Research could not pinpoint the exact date this cemetery was established.  Because these graves are so old, many tombstones have been erased by time and erosion, their inscriptions now wholly illegible.   Furthermore, the cemetery's transcription records we did find did not seem completely accurate, especially as to dates.  If the transcription records are correct, then the earliest burial dates back to 1811.  However, Streetsboro did not have its first <ahem> white settler until 1822. 

Around 80 tombstones existed as of March 2000.  However, we believe many more are buried here, as there appeared to be numerous sunken, unmarked graves in large sections of the cemetery


Of course, natural elements were not the only cause of the missing and/or damaged tombstones.  Unfortunately, as is usually the case, Streetsboro Cemetery has sustained damage by vandals.


Tombstone of Nathan Weatherbee, a Civil War soldier of the 9th O Battalion.  He died while in service in Kentucky on June 19, 1863 at the age of 24.  His mother (whose inscription appears on the other side), died the year before.


The broken marker of John Singletary, one of Streetsboro's prominent pioneers.  He is noted as being Aurora's first practicing attorney, as well as a local community leader.  He died on June 10, 1854 at the age of 67.


Hidden within these branches are the tombstones of Cornelia Squires (Left), who died in 1849 at the age of 24, and Watson Judd (date of death and age unknown).


This well-preserved bronze marker is for Percy Bosworth, who died on October 9, 1834 at the young age of 19.

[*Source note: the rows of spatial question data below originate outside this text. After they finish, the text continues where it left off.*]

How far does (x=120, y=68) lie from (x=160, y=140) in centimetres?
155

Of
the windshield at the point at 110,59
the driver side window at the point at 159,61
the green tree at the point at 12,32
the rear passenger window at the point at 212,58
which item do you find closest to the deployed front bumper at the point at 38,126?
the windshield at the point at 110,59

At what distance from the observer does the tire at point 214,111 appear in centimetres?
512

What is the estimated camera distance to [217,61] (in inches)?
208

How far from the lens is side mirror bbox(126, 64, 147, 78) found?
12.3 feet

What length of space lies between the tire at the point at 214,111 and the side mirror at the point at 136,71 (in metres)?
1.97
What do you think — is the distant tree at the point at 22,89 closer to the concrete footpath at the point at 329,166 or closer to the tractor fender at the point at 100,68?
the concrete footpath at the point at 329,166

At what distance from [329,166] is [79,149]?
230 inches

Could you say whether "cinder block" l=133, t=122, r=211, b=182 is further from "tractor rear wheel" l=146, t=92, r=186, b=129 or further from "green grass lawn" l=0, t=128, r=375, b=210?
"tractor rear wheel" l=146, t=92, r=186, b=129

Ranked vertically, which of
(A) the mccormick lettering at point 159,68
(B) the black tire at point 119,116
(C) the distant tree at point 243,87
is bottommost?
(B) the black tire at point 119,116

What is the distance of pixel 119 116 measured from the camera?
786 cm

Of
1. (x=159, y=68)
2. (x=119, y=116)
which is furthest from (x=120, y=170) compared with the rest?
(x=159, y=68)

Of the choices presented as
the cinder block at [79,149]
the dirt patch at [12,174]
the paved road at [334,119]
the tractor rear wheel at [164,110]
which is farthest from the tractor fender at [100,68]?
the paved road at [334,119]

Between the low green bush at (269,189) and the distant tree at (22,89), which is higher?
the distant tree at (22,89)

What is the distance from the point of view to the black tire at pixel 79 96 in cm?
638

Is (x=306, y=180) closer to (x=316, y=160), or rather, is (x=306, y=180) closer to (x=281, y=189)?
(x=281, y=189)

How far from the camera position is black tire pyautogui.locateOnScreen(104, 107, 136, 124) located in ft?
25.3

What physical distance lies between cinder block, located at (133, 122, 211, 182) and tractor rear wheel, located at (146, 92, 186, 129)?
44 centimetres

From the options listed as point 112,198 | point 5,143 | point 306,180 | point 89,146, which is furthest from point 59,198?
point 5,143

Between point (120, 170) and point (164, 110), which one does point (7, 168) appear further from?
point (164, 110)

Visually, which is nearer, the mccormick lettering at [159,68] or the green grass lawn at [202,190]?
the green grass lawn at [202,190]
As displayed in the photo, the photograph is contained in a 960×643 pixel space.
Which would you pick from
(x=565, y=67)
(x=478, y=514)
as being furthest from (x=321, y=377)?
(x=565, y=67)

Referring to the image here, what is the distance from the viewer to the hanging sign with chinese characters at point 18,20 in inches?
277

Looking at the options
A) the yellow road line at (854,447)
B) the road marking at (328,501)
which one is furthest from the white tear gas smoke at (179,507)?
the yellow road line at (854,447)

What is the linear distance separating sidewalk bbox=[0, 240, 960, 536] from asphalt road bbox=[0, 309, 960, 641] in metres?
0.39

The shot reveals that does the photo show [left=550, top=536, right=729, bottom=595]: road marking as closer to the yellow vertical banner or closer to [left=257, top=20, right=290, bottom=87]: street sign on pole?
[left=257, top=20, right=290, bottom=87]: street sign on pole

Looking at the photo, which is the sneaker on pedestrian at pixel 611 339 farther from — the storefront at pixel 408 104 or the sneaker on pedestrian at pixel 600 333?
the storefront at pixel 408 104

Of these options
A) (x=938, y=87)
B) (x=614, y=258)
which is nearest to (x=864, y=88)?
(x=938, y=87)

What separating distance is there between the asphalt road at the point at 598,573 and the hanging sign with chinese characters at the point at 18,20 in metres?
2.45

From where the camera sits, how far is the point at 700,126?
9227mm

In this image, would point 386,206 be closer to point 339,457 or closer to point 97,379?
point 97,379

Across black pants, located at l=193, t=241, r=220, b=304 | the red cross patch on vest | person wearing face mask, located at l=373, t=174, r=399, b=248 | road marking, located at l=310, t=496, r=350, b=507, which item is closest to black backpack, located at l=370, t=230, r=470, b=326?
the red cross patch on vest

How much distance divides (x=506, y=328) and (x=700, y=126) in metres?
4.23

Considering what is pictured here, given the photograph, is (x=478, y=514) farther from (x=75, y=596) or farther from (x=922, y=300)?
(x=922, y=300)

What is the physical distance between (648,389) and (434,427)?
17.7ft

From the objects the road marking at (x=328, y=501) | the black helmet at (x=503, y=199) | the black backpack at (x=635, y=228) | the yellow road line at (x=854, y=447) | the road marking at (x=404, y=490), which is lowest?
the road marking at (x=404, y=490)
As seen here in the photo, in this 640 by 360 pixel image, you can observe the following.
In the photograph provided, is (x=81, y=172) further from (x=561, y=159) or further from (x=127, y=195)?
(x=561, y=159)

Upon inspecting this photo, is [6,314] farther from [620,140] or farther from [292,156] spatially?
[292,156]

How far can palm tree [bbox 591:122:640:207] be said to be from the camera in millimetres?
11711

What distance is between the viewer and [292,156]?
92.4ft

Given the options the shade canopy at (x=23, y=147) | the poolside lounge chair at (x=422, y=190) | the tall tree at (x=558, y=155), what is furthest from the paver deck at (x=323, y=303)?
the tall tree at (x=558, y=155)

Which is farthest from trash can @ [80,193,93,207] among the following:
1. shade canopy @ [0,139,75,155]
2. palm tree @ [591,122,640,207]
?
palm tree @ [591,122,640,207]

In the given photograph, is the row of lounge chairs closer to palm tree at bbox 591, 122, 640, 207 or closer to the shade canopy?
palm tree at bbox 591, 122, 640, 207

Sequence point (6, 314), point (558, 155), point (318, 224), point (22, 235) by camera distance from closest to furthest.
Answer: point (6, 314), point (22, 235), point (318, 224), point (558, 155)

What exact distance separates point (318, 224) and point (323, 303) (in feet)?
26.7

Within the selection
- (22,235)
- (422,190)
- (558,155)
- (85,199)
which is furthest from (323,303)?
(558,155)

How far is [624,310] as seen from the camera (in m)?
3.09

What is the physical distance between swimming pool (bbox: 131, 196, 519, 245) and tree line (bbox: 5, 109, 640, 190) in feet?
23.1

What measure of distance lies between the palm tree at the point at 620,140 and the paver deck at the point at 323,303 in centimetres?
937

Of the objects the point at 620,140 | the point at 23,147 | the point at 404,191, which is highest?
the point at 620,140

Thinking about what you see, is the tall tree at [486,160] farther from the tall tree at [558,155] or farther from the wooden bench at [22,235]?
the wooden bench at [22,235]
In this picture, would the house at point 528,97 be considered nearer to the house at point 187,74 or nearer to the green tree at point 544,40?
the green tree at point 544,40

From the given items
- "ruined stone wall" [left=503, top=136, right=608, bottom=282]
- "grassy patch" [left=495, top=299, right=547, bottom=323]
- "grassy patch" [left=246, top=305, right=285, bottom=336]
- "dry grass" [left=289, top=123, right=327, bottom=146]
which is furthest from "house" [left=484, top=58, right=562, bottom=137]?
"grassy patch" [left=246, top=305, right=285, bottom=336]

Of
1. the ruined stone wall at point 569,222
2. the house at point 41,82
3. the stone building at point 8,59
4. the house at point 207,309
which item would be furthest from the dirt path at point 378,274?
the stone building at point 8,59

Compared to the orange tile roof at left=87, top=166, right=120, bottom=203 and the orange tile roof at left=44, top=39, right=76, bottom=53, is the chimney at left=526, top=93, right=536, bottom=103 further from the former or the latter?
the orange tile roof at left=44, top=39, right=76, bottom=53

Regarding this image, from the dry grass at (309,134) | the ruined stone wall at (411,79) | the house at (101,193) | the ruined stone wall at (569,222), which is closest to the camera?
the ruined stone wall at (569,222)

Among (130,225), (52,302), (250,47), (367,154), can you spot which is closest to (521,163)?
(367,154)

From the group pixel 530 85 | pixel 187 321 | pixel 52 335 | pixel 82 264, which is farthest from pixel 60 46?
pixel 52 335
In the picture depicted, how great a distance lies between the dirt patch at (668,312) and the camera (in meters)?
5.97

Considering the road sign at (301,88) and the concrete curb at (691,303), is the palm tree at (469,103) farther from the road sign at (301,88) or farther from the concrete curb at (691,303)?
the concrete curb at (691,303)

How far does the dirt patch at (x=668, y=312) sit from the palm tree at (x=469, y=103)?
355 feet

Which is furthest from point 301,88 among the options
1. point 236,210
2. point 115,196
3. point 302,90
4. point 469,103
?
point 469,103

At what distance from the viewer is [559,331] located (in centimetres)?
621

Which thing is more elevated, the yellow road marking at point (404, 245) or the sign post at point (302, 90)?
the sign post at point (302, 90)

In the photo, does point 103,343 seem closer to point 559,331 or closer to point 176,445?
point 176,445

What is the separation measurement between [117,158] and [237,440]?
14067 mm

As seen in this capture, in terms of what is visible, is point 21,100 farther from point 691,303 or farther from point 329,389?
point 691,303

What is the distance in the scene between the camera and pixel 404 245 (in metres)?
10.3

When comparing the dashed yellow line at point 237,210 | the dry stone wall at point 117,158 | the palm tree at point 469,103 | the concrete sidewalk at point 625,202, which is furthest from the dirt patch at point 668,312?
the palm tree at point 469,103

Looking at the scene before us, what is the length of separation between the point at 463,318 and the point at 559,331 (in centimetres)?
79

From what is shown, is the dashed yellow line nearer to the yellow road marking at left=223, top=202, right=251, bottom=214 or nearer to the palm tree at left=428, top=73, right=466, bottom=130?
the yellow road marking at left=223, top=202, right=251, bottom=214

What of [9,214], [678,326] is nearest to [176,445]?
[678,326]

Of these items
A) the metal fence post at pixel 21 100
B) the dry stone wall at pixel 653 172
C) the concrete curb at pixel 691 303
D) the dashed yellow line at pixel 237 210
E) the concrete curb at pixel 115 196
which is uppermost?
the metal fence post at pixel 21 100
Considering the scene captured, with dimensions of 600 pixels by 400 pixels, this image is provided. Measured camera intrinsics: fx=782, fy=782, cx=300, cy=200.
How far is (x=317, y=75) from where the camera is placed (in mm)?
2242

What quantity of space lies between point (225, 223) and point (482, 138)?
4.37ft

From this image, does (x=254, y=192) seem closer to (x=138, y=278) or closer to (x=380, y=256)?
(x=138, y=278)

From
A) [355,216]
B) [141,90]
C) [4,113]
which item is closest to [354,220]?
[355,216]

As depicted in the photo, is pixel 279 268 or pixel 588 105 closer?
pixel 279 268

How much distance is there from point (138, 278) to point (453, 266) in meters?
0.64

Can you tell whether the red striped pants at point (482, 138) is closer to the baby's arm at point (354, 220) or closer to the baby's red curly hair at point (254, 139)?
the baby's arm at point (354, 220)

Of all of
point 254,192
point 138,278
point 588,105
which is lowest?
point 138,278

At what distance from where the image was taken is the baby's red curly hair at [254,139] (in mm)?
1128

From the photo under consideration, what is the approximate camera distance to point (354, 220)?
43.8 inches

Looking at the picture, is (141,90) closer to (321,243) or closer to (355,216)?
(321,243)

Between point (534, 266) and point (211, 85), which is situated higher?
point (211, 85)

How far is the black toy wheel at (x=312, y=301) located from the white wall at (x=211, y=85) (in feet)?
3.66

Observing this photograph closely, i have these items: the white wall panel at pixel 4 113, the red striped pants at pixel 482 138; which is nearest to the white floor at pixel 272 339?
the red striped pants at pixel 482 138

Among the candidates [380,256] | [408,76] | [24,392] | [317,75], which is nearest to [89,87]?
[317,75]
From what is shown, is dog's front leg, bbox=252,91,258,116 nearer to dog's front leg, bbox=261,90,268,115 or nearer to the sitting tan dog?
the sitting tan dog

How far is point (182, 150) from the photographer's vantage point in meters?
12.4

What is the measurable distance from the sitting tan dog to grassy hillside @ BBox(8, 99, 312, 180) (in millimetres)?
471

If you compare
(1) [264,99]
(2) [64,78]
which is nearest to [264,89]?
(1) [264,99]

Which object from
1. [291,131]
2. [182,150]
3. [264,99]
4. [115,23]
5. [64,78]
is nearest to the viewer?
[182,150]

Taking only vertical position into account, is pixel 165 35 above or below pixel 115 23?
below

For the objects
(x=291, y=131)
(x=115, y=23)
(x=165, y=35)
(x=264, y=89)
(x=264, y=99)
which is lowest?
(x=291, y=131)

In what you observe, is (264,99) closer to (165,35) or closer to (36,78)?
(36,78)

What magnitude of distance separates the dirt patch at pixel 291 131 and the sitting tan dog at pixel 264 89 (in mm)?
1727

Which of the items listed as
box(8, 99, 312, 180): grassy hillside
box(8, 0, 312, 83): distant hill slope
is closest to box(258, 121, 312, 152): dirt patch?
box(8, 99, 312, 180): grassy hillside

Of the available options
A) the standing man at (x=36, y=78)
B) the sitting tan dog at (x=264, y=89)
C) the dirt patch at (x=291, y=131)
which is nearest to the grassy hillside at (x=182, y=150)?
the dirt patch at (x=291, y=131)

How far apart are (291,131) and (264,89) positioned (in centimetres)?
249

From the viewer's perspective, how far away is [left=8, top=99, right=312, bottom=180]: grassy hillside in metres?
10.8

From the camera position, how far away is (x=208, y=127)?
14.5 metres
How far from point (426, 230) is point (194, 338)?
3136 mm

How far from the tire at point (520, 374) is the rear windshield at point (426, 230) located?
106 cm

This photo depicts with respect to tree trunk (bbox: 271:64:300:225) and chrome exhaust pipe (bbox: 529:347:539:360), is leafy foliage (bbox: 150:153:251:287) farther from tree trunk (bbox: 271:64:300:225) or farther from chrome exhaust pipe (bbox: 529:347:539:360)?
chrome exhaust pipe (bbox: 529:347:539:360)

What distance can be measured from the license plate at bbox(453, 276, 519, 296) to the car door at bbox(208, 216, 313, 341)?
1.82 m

Solomon Carlton (Left) and his wife Abigail.  Abigail passed on January 6, 1829 at the age of 53.  Solomon's age and date of death is unknown.


Below are two of several children's graves found at the cemetery.  On the Left, the gravestone of Robert Clark.  He was only 3 days old when he died on November 16, 1838.  On the Right, a two-month old infant boy (only part of the surname "Jor--" was readable), who died on July 8, 1842.